Когда кто-нибудь называл в его присутствии имя Лауса, Якоб сердился и мрачнел. Его угнетала мысль, что сын пошел работать на немцев.
– Уж лучше голодать, – твердил Якоб.
Глава седьмая
Вернувшись домой с работы, Вагн стал жаловаться: не хочет он больше работать в конторе, там его никто в грош не ставит, для всех он мальчик на побегушках, каждый считает, что может им помыкать.
– Наверно, тебе все это мерещится, – сказала Карен.
– Ничего подобного, – возразил Вагн. – Думаешь, у меня глаз нет? У всех моих сослуживцев только одно на уме, как бы выбиться в люди, и у каждого есть пара здоровых рук и крепкие локти, А на что годен я со своей сухой рукой?
– На что же ты станешь жить, если бросишь контору? – спросил Якоб.
– По мне, вообще лучше в петлю – и дело с концом! – заявил Вагн.
– Не болтай! – сердито прикрикнул на него Якоб.
– Само собой, ты должен работать, – сказала Карен. – Без работы не проживешь, ты и сам это прекрасно понимаешь.
– Не пойду я завтра на работу, – объявил Вагн. – Не пойду, что бы вы мне ни говорили. – Но так как родители ничего не сказали, он добавил: – Господи, ну почему я не такой, как все, почему я калека?

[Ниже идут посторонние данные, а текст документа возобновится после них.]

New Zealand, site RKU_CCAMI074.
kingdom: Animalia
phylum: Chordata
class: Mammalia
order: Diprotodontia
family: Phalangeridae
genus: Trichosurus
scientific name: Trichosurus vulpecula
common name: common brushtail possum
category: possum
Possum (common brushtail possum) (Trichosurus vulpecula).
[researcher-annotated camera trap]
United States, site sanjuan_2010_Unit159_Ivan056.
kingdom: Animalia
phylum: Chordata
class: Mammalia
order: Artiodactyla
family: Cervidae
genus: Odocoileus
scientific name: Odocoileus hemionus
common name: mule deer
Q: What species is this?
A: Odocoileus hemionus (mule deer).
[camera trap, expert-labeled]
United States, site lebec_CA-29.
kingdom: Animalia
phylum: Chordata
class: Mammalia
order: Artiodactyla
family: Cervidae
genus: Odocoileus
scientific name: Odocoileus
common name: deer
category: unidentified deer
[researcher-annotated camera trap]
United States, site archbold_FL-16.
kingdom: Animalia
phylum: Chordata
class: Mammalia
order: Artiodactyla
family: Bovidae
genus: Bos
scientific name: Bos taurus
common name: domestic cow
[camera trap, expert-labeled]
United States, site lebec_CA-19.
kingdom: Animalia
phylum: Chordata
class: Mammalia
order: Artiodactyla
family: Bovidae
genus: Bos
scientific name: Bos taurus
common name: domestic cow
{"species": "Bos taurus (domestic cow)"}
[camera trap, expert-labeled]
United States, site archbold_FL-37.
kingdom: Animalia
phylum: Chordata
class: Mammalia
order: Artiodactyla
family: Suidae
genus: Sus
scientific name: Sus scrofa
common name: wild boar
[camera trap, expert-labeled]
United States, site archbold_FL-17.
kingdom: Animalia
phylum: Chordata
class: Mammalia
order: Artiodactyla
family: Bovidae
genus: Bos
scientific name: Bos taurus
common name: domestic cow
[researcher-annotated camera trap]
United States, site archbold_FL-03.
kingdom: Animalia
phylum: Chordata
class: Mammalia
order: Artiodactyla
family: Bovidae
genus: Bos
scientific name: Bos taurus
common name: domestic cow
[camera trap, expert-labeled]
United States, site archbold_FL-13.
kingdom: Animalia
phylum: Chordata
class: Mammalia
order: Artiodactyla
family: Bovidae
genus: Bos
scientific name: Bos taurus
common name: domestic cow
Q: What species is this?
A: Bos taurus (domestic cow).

На это никто не мог ему ответить. Карен считала, что всему виной злая судьба. Что поделаешь, надо стиснуть зубы и бороться, пока хватает сил.
Карен и Якоб так и делали в течение многих лет, но порой у них опускались руки. В первое время, когда Вагн только заболел, они метались от врача к врачу, обращались к специалистам. Они ездили с малышом в другие города, чтобы показать его профессорам, которых им хвалили. Эти поездки и консультации обходились в копеечку, но родители Вагна денег не жалели и обращались все к новым и новым светилам. Иногда профессор не мог сразу определить, удастся ли помочь больному, и приходилось ездить к нему по многу раз. Время шло, Карен то надеялась, то сомневалась, то снова надеялась, а конец каждый раз был один – профессор печально качал головой и говорил:
– К сожалению, фру, я ничем не могу помочь – медицина тут бессильна.
И Карен плакала горючими слезами. Но все-таки она не отступилась. Она только перестала верить врачам, они ведь сами сказали, что помочь не могут.
А вот знахари и знахарки могли. В каждом приходе были свои доморощенные лекари, и людская молва из уст в уста передавала слухи о необыкновенных исцелениях, да, да, о форменных чудесах, которые они творили.
Карен стала ходить по знахарям. Конечно, она понимала, что многие из них просто шарлатаны, ну а вдруг все-таки среди них найдется один-единственный лекарь, действительно обладающий сверхъестественной силой! Мыслимо ли упустить такую возможность! Нет! Ради исцеления сына Карен испробует все средства!